9 February 2013
If you are looking for alternatives to bank deposits, we recommend structured deposits. The so-called structures are particularly often used by people who have private banking services. It can therefore be concluded that this type of investment is chosen by those with more capital and less risk aversion. However, this may change in the near future as it pays to diversify investments in times of crisis.
Structured products are flexible because on the one hand they protect the capital invested – just like standard savings products – and on the other hand they allow a high rate of return to be achieved – just like investment products. High returns on structured deposits can be achieved through the use of derivatives, which in turn use a leverage mechanism. The capital guarantee, in the case of structured products, is based on the investment of part of the funds in risk-free instruments. For this purpose, e.g. bonds or standard term deposits are used.
A structured investment is based on the underlying instrument. This could be, for example, a stock market index or exchange rates. This construction of a structured product allows for investment in new markets which were not previously available to the customer concerned. It also reduces risk by diversifying the portfolio. Deciding on a structured product we can also count on safety, so that this type of deposits can be a safe haven in times of economic downturn.
Structured products are medium to long-term investments. Profits on a structured investment are difficult to determine at the outset, as the financial result is affected by many variables. The value of the underlying on which the ‘structure’ is based has the greatest impact on profits.

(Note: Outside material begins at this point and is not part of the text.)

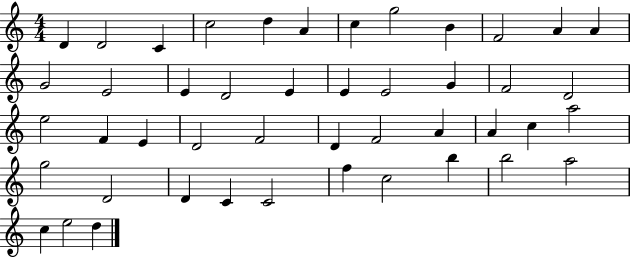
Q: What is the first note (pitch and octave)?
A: D4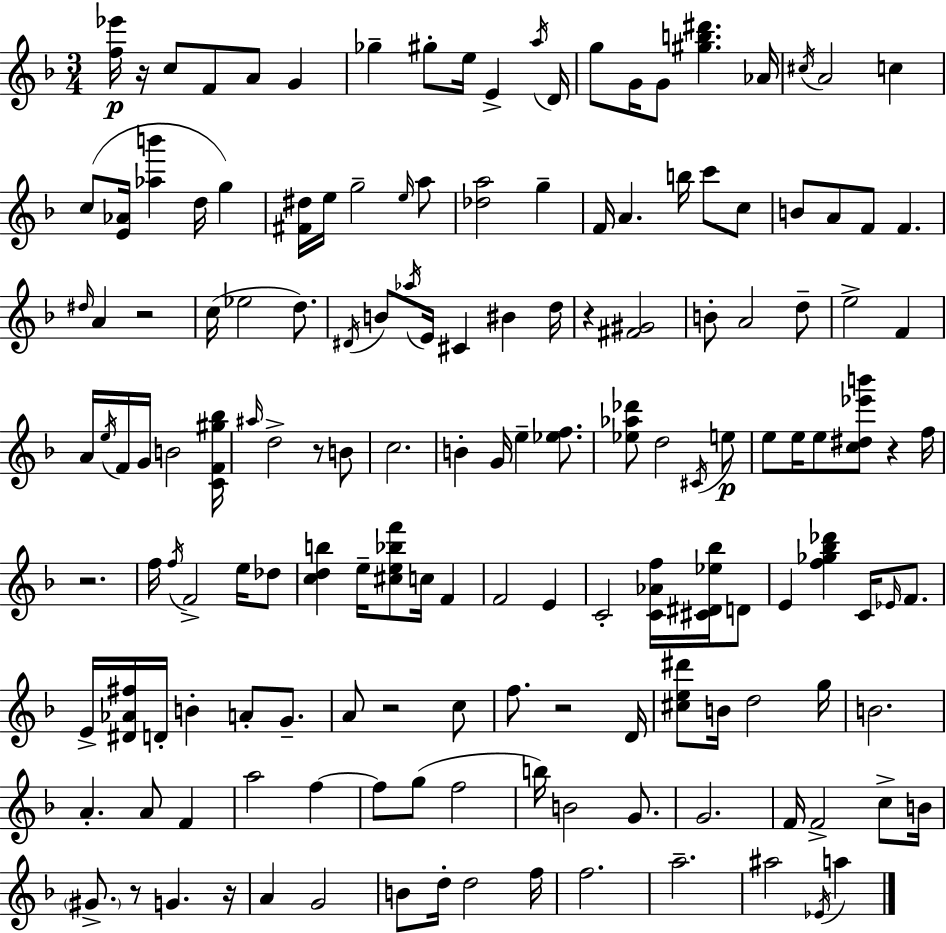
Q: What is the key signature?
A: F major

Structured deposits are built from a combination of a profitable investment product and a safe savings product. One of the safe financial instruments used to create structures is an insurance policy. Such a combination guarantees an exemption from capital revenue tax. An example of a structured insurance product is an investment policy or a policy known as a policy deposit. Other financial instruments used in structured deposits are: certificates of deposit, corporate bonds, term deposits.

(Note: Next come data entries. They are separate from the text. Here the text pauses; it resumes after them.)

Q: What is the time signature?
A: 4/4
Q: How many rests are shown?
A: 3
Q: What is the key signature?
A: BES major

The greatest advantages of structured deposits are considered to be their great possibilities in the choice of the underlying instrument. This in turn makes it possible to match the structured position to the customer’s preferences. The Client may choose: the type of market on which he will invest; the time horizon of the investment and the proportion of the capital employed in particular instruments. Protection of capital against its loss is another aspect increasing the attractiveness of structured deposits.

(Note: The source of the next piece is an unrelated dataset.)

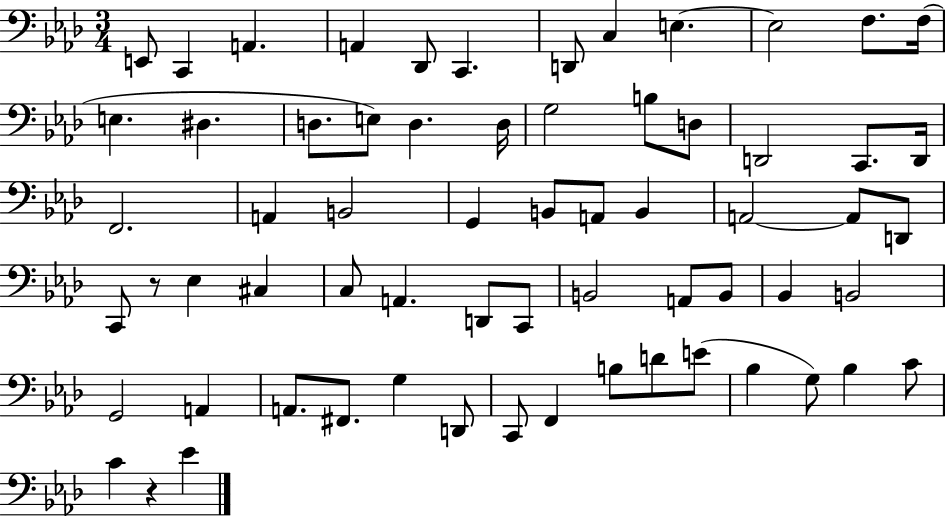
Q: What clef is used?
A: bass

Before choosing a structured product, it is first of all necessary to find out what the structure of a given offer looks like. Also important are the costs that will be associated with investing in structured deposits. The most important cost item is the commission, which is charged once at the beginning of the investment and amounts to no more than 3% of the total capital. Another aspect worth highlighting is the amount of the guarantee, since the total amount of capital invested is not always guaranteed. In addition, you need to be aware that a structured investment is a medium- to long-term investment, which means a longer commitment of capital. This is usually a period of more than 12 months. Early withdrawal of funds from a structured deposit may result in the loss of profits and sometimes even additional commissions. The last thing worth noting is the investment risk. It should be analysed whether it is adequate to the potential return on the investment.
A structured deposit is a good alternative to term deposits or bonds. However, you should be aware of all the advantages and disadvantages of this type of product. It is worth noting, however, that structured deposits provide great flexibility in investing savings and high profitability, which is not possible with standard bank deposits.